------ Data shown ------
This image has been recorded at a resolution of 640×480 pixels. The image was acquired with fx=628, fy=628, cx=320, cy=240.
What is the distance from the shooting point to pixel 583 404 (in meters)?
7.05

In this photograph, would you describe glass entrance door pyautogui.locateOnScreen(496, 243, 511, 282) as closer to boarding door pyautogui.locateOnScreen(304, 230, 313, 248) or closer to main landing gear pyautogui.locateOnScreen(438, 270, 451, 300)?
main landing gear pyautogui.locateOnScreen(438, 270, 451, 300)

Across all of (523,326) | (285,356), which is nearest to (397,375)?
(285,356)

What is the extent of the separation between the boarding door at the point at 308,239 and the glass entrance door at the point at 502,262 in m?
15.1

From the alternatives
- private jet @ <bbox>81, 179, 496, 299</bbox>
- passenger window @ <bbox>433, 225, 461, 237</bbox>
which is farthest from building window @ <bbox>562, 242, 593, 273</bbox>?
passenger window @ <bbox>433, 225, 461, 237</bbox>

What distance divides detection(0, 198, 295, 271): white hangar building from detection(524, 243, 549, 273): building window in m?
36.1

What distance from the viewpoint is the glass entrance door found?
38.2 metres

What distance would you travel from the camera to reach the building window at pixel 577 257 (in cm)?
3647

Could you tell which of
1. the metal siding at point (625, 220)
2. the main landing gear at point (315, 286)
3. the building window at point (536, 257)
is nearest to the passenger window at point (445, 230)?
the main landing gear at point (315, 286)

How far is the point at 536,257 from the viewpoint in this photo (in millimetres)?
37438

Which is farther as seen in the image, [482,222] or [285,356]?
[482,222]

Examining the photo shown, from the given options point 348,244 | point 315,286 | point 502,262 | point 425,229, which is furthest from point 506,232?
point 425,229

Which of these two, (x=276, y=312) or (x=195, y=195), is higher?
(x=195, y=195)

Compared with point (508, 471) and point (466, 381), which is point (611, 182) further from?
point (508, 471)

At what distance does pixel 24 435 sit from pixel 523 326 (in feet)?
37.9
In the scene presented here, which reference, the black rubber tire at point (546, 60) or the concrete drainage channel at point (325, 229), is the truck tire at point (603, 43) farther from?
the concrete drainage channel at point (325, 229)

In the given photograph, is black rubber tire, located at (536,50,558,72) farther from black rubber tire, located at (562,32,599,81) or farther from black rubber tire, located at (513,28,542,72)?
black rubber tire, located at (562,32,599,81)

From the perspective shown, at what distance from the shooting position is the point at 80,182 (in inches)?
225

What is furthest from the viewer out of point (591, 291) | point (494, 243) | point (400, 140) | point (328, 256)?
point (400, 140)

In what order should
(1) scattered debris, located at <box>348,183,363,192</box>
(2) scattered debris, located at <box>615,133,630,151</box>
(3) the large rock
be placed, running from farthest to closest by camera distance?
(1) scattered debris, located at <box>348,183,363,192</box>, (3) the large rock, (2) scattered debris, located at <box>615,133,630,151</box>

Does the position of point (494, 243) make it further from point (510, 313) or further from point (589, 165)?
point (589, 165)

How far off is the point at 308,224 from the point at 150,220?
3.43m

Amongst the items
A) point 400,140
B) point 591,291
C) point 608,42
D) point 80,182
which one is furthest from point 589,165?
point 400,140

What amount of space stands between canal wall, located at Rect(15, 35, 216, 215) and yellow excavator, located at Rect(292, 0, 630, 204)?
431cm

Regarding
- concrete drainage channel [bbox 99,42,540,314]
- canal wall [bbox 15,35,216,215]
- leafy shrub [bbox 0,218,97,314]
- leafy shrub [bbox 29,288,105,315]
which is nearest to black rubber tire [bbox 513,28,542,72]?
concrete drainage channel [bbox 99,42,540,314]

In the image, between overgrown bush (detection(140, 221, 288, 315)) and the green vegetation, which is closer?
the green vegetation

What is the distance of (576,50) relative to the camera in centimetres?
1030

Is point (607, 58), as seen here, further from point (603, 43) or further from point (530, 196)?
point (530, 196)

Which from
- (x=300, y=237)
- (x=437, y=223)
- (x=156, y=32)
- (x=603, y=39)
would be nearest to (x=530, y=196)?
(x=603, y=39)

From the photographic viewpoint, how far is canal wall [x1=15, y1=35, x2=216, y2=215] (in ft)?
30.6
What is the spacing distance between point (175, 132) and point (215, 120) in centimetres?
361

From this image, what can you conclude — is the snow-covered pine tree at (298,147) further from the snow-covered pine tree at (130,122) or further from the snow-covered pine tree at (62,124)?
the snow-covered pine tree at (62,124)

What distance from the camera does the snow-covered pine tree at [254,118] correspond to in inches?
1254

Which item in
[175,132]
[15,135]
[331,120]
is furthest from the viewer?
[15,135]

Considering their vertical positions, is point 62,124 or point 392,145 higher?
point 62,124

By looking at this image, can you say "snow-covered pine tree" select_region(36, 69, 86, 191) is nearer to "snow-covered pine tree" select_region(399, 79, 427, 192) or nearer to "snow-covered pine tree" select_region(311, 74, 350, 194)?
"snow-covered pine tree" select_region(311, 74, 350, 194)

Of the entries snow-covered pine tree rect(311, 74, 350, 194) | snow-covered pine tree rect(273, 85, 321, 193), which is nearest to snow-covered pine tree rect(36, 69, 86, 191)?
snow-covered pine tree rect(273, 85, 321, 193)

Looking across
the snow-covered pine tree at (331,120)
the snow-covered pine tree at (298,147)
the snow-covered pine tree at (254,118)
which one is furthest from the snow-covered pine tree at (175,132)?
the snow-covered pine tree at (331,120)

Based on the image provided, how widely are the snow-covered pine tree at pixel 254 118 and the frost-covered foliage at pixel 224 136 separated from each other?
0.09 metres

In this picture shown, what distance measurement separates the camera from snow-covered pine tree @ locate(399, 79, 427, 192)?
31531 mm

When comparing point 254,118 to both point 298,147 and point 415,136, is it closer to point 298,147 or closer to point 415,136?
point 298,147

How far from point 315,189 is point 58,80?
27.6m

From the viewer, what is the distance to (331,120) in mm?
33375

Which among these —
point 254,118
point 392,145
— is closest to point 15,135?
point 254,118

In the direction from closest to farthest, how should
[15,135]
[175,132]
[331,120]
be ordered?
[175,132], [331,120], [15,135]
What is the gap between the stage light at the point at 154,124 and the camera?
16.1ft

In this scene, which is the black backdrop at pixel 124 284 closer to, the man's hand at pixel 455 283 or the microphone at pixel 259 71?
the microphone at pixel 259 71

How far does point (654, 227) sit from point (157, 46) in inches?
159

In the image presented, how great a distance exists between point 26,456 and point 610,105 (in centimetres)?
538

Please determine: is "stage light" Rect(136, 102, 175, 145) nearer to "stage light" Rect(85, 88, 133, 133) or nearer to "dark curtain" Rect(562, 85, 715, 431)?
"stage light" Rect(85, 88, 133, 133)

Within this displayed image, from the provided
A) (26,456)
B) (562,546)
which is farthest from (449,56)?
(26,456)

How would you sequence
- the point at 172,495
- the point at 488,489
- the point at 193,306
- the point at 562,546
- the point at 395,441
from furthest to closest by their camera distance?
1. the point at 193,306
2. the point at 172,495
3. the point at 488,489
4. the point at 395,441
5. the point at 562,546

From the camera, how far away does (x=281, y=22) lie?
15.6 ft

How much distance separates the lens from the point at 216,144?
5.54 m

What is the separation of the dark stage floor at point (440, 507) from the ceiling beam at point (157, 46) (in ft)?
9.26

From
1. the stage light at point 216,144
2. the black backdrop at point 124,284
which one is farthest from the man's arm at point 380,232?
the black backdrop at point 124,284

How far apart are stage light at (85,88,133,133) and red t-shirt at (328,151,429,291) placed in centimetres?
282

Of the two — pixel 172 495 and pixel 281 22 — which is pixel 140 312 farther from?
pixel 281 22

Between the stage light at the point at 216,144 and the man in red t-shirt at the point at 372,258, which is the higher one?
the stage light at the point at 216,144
------
# Task requirements
Retype every record above exactly as written.

# Correct output
This image has been recorded at a resolution of 640×480 pixels. The image was acquired with fx=628, fy=628, cx=320, cy=240.
What is the distance from the shooting point to pixel 583 404 (in meters)?
7.05

In this photograph, would you describe glass entrance door pyautogui.locateOnScreen(496, 243, 511, 282) as closer to boarding door pyautogui.locateOnScreen(304, 230, 313, 248) or closer to main landing gear pyautogui.locateOnScreen(438, 270, 451, 300)?
main landing gear pyautogui.locateOnScreen(438, 270, 451, 300)

Across all of (523,326) | (285,356), which is nearest to (397,375)?
(285,356)

What is the extent of the separation between the boarding door at the point at 308,239 and the glass entrance door at the point at 502,262 in m?
15.1

From the alternatives
- private jet @ <bbox>81, 179, 496, 299</bbox>
- passenger window @ <bbox>433, 225, 461, 237</bbox>
which is farthest from building window @ <bbox>562, 242, 593, 273</bbox>?
passenger window @ <bbox>433, 225, 461, 237</bbox>

What distance divides detection(0, 198, 295, 271): white hangar building from detection(524, 243, 549, 273): building window in m?
36.1

What distance from the viewpoint is the glass entrance door found?
38.2 metres

What distance would you travel from the camera to reach the building window at pixel 577 257 (in cm)?
3647

Could you tell which of
1. the metal siding at point (625, 220)
2. the main landing gear at point (315, 286)
3. the building window at point (536, 257)
is nearest to the passenger window at point (445, 230)?
the main landing gear at point (315, 286)

How far is the point at 536,257 from the viewpoint in this photo (in millimetres)?
37438

Which is farther as seen in the image, [482,222] or [285,356]?
[482,222]

Examining the photo shown, from the given options point 348,244 | point 315,286 | point 502,262 | point 425,229, which is furthest from point 506,232?
point 425,229

Which of these two, (x=276, y=312) or (x=195, y=195), is higher?
(x=195, y=195)

Compared with point (508, 471) and point (466, 381), which is point (611, 182) further from?
point (508, 471)

At what distance does pixel 24 435 sit from pixel 523 326 (in feet)?
37.9
In the scene presented here, which reference, the black rubber tire at point (546, 60) or the concrete drainage channel at point (325, 229), is the truck tire at point (603, 43) farther from?
the concrete drainage channel at point (325, 229)

In the given photograph, is black rubber tire, located at (536,50,558,72) farther from black rubber tire, located at (562,32,599,81) or farther from black rubber tire, located at (513,28,542,72)?
black rubber tire, located at (562,32,599,81)

From the perspective shown, at what distance from the shooting position is the point at 80,182 (in inches)?
225

What is furthest from the viewer out of point (591, 291) | point (494, 243) | point (400, 140) | point (328, 256)?
point (400, 140)

In what order should
(1) scattered debris, located at <box>348,183,363,192</box>
(2) scattered debris, located at <box>615,133,630,151</box>
(3) the large rock
be placed, running from farthest to closest by camera distance?
(1) scattered debris, located at <box>348,183,363,192</box>, (3) the large rock, (2) scattered debris, located at <box>615,133,630,151</box>

Does the position of point (494, 243) make it further from point (510, 313) or further from point (589, 165)?
point (589, 165)

How far off is the point at 308,224 from the point at 150,220?
3.43m

Amongst the items
A) point 400,140
B) point 591,291
C) point 608,42
D) point 80,182
which one is furthest from point 589,165?
point 400,140

What amount of space stands between canal wall, located at Rect(15, 35, 216, 215) and yellow excavator, located at Rect(292, 0, 630, 204)?
431cm

Regarding
- concrete drainage channel [bbox 99,42,540,314]
- canal wall [bbox 15,35,216,215]
- leafy shrub [bbox 0,218,97,314]
- leafy shrub [bbox 29,288,105,315]
which is nearest to black rubber tire [bbox 513,28,542,72]?
concrete drainage channel [bbox 99,42,540,314]

In the image, between overgrown bush (detection(140, 221, 288, 315)) and the green vegetation, which is closer?
the green vegetation

What is the distance of (576,50) relative to the camera in centimetres?
1030

Is point (607, 58), as seen here, further from point (603, 43) or further from point (530, 196)?
point (530, 196)

Which from
- (x=300, y=237)
- (x=437, y=223)
- (x=156, y=32)
- (x=603, y=39)
would be nearest to (x=530, y=196)?
(x=603, y=39)

From the photographic viewpoint, how far is canal wall [x1=15, y1=35, x2=216, y2=215] (in ft)?
30.6
What is the spacing distance between point (175, 132) and point (215, 120) in centimetres?
361

From this image, what can you conclude — is the snow-covered pine tree at (298,147) further from the snow-covered pine tree at (130,122) or further from the snow-covered pine tree at (62,124)?
the snow-covered pine tree at (62,124)

What distance from the camera does the snow-covered pine tree at [254,118] correspond to in inches?
1254

Which item in
[175,132]
[15,135]
[331,120]
is furthest from the viewer?
[15,135]

Considering their vertical positions, is point 62,124 or point 392,145 higher?
point 62,124

By looking at this image, can you say "snow-covered pine tree" select_region(36, 69, 86, 191) is nearer to "snow-covered pine tree" select_region(399, 79, 427, 192) or nearer to "snow-covered pine tree" select_region(311, 74, 350, 194)?
"snow-covered pine tree" select_region(311, 74, 350, 194)

Of the entries snow-covered pine tree rect(311, 74, 350, 194) | snow-covered pine tree rect(273, 85, 321, 193), which is nearest to snow-covered pine tree rect(36, 69, 86, 191)?
snow-covered pine tree rect(273, 85, 321, 193)

Looking across
the snow-covered pine tree at (331,120)
the snow-covered pine tree at (298,147)
the snow-covered pine tree at (254,118)
which one is furthest from the snow-covered pine tree at (175,132)?
the snow-covered pine tree at (331,120)

Based on the image provided, how widely are the snow-covered pine tree at pixel 254 118 and the frost-covered foliage at pixel 224 136 separated from each other?
0.09 metres

In this picture shown, what distance measurement separates the camera from snow-covered pine tree @ locate(399, 79, 427, 192)?
31531 mm

When comparing point 254,118 to both point 298,147 and point 415,136, is it closer to point 298,147 or closer to point 415,136?
point 298,147

How far from point 315,189 is point 58,80?
27.6m

From the viewer, what is the distance to (331,120) in mm?
33375

Which among these —
point 254,118
point 392,145
— is closest to point 15,135?
point 254,118

In the direction from closest to farthest, how should
[15,135]
[175,132]
[331,120]
be ordered?
[175,132], [331,120], [15,135]
What is the gap between the stage light at the point at 154,124 and the camera?
16.1ft

In this scene, which is the black backdrop at pixel 124 284 closer to, the man's hand at pixel 455 283 or the microphone at pixel 259 71?
the microphone at pixel 259 71

How far does point (654, 227) sit from point (157, 46) in inches?
159

In the image presented, how great a distance exists between point 26,456 and point 610,105 (in centimetres)?
538

Please determine: is "stage light" Rect(136, 102, 175, 145) nearer to "stage light" Rect(85, 88, 133, 133) or nearer to "dark curtain" Rect(562, 85, 715, 431)?
"stage light" Rect(85, 88, 133, 133)

Within this displayed image, from the provided
A) (26,456)
B) (562,546)
which is farthest from (449,56)?
(26,456)

How would you sequence
- the point at 172,495
- the point at 488,489
- the point at 193,306
- the point at 562,546
- the point at 395,441
from furthest to closest by their camera distance?
1. the point at 193,306
2. the point at 172,495
3. the point at 488,489
4. the point at 395,441
5. the point at 562,546

From the camera, how far away does (x=281, y=22) lie?
15.6 ft

How much distance separates the lens from the point at 216,144?
5.54 m

What is the separation of the dark stage floor at point (440, 507) from the ceiling beam at point (157, 46) (in ft)?
9.26

From
1. the stage light at point 216,144
2. the black backdrop at point 124,284
which one is farthest from the man's arm at point 380,232?
the black backdrop at point 124,284

How far apart are stage light at (85,88,133,133) and red t-shirt at (328,151,429,291) placed in centimetres?
282

Of the two — pixel 172 495 and pixel 281 22 — which is pixel 140 312 farther from?
pixel 281 22

Between the stage light at the point at 216,144 and the man in red t-shirt at the point at 372,258, which is the higher one?
the stage light at the point at 216,144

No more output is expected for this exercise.